The unemployment rate soared to 9.5 percent in June, a 26-year high, and up a fraction from 9.4 percent in May. The Department of Labor said 467,000 jobs were lost in June.

Also grim was the news about the long term unemployed. The number of those who have been jobless for 27 weeks or more increased by 433,000 last month to 4.4 million. That is an increase of more than 100,000 over the job loss in May.

June was the 18th straight month of job loss, with 6.5 million jobs lost since the start of the recession in December, 2007.

The official figure of 14.7 million unemployed does not reflect the real figures.

The AFL-CIO says that when the underemployed and those who want jobs but have given up looking are counted, the U.S. unemployment rate stands at 25 million or 16.8 percent. Even that figure does not include millions of first time job seekers who never found work.

- _Spatial reasoning records_:
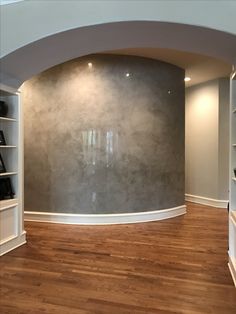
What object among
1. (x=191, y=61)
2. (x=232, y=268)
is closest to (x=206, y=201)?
(x=191, y=61)

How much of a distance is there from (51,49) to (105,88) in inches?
85.7

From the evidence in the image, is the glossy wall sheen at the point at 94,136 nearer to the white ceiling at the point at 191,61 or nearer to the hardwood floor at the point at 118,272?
the white ceiling at the point at 191,61

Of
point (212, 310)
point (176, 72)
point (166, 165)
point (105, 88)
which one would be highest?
point (176, 72)

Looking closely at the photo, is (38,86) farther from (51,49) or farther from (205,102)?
(205,102)

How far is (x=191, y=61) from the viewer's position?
17.5 ft

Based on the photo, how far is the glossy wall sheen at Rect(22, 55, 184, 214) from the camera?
5.01 meters

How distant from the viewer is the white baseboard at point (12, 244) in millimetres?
3522

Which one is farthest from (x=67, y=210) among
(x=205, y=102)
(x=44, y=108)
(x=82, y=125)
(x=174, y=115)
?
(x=205, y=102)

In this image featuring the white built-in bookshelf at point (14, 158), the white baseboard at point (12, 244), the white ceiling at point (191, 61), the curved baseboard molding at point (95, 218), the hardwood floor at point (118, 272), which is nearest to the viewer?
the hardwood floor at point (118, 272)

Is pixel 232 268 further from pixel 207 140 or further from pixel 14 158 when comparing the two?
pixel 207 140

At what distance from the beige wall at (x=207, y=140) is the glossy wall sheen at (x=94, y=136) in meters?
1.99

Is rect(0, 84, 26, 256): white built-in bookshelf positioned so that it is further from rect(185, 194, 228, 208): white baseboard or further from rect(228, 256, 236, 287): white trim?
rect(185, 194, 228, 208): white baseboard

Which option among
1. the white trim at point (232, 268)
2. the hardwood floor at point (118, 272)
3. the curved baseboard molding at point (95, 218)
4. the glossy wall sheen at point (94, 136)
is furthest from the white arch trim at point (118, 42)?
the curved baseboard molding at point (95, 218)

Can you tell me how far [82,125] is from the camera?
5000 mm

- _What is needed_:
Continue the passage on June unemployment figures from its final sentence.

- _Task output_:
According to the Economic Policy Institute, the recession has erased the entire growth in jobs over the past nine years – the economy currently has fewer jobs than it had in May, 2000. The workforce, however, has grown by 12.5 million since then.

“This is the only recession since the Great Depression to wipe out all jobs growth from the previous business cycle,” said EPI economist Heidi Shierholz. “This is a devastating benchmark for the workers of this country and a testament to both the enormity of the current crisis and to the extreme weakness of job growth from 2000-2007.”

President Obama is expected to speak this afternoon on the topic of jobs and the economy when he emerges from a meeting with business leaders.

Republican leaders, meanwhile, have been jumping all over the job news in a cynical attempt to gain political advantage.

RNC Chairman, Michael Steele, said the figures “prove that the stimulus package is not a Recovery Act.” He called for “real world, free market solutions.”

House Minority Whip Eric Cantor castigated Democrats for not backing the “substantive Republican agenda that put jobs first.”

House Minority Leader John Boehner released a Web video that asks, “Where are the Jobs?”

Eddie Vale, a spokesman for the AFL-CIO, said, “It’s pretty ironic that Republicans first opposed the stimulus. Some only came along to back it after it was made smaller than what the Democrats and the unions wanted it to be. Now they are complaining that it isn’t creating enough jobs.!”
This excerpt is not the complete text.